Looking through the desperate squad we find ourselves currently enduring, it is easy to forget that it’s not so long ago that such a standard was unthinkable.
Even in difficult seasons, or indeed, those where we should have certainly achieved more, there were players who ran until their legs gave out. Players who gave me, delivered in blood, sweat, goals or assists.
In the type of mess that Villa are in, you need quality, passion & a winning mentality.
5 former Villa players we would kill for right now…
It is perhaps a little too obvious to choose a McGrath or a Mellberg, great as they were, but Laursen was something else. Despite having sawdust for knees, the Dane was an effortless defender. Deceptively quick, a fine reader of the game and importantly a leader. Laursen was also a nuisance for the opposition sides threatening from set pieces; one of many arts we have long forgotten.
The loss of Barry was significant in many respects. It signified Villa’s resignation to selling our better players, our inability to match ambitions and the huge gulf opening up financially between Premier League sides.
Barry was a truly accomplished footballer, comfortable in possession and rarely wasteful. This was rewarded with inclusion in the England set up where he brought balance to the then international side. Barry was also versatile, being as capable at left back as much as he was in centre midfield. A calming, solid and reliable influence we never came close to replacing.

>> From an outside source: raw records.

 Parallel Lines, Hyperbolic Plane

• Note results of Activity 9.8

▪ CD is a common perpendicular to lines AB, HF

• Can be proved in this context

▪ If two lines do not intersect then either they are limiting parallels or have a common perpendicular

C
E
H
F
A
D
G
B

Dion would quite literally run through the opposition to win a game of football, even breaking vertebrae in his neck for the cause. Fearless, strong, determined and a consummate professional. Whilst Dublin was certainly kept for longer than was best for both club & player, at the peak of his powers he delivered both in terms of tireless effort and crucially, goals.
Perhaps a choice which may surprise a few, but Solano was a bag of tricks. Whilst we have the promise of raw talent in players like Carles-Gil & Traore, Solano was the finished article. Unexpectedly deemed surplus to requirements at Newcastle, Villa snapped him up and benefited from the Peruvian’s class. Absolutely deadly from the set pieces, he was a smooth operator who could pick a pass & change a game at will.
The important thing to forget about Bosnich is his eventual acrimonious switch to Man Utd & personal problems that followed. The Aussie ‘keeper had everything at his time at Villa. Utterly bonkers for a start, Bosnich would produce sublime saves, was a fine shot stopper & penalty saver. Whilst his kicking was notoriously tame, he would walk into the number 1 shirt if he were around now.